**PASSAGE GIVEN:**

* * * * * * *

I want to ask couple of questions about the pricing and usages of the live models (aka speech to speech model):
’’’ I am using pipecat ‘‘‘’
1 - how we are getting billled for the models for the different modalities (audio to audio) / (audio to text)? Do we get billed for text and audio tokens togther or seperated depending on the modality?
2 - The usages of the model I want to undrestand it better like this one for audio to text
total_tokens=3021 input_tokens=2971 output_tokens=50 input_token_details=TokenDetails(cached_tokens=2880, text_tokens=2937, audio_tokens=34, cached_tokens_details=CachedTokensDetails(text_tokens=2880, audio_tokens=0), image_tokens=0) output_token_details=TokenDetails(cached_tokens=0, text_tokens=50, audio_tokens=0, cached_tokens_details=None, image_tokens=0)

* * * * * * *

**WHAT YOU WILL DO:** Transcribe the part of the forum post on live model pricing that begins with the words "I want to ask" and ends after "on the modality?".

Stored dataset items:

* * * * * * *

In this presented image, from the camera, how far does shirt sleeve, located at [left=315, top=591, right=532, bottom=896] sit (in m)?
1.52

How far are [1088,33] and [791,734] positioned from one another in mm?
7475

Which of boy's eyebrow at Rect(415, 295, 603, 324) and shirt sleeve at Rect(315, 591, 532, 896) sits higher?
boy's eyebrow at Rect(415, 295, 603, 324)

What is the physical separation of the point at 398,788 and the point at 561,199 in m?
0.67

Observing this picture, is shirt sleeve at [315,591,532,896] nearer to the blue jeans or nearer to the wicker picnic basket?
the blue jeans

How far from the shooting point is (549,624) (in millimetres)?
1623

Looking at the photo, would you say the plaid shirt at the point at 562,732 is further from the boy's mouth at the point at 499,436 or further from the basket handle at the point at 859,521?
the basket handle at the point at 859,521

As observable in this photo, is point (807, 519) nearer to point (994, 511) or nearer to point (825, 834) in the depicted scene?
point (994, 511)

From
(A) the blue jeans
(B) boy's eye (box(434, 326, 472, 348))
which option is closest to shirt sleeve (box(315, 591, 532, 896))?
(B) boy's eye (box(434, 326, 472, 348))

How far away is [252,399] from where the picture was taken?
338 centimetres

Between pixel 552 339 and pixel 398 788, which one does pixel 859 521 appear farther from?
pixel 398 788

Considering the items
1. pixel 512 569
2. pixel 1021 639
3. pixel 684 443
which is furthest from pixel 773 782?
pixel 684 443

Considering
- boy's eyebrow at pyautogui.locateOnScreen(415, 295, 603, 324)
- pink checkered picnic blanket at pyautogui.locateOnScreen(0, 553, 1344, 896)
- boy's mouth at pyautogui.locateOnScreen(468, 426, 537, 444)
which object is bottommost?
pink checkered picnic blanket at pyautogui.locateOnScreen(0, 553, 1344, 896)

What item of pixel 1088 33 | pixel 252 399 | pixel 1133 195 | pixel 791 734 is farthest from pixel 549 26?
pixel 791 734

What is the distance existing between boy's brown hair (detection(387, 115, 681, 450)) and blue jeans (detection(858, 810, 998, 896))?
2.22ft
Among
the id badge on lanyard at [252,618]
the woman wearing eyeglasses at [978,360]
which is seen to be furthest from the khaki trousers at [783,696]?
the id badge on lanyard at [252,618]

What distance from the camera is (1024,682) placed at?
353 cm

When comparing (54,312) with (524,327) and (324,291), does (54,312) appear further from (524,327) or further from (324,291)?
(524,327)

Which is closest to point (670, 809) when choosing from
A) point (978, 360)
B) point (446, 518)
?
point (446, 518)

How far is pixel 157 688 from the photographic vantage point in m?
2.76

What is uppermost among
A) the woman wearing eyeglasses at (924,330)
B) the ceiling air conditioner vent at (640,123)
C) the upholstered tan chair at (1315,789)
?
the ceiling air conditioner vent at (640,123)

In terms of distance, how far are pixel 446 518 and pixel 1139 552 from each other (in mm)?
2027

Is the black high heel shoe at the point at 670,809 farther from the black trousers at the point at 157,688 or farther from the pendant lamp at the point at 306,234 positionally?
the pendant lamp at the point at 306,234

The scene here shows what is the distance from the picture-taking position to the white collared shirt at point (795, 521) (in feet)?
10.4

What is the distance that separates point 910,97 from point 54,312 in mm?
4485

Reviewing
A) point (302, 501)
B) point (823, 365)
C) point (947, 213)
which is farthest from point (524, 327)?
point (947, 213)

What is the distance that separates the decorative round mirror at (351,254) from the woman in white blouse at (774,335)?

* * * * * * *

**EXERCISE RESPONSE:**
I want to ask couple of questions about the pricing and usages of the live models (aka speech to speech model):
’’’ I am using pipecat ‘‘‘’
1 - how we are getting billled for the models for the different modalities (audio to audio) / (audio to text)? Do we get billed for text and audio tokens togther or seperated depending on the modality?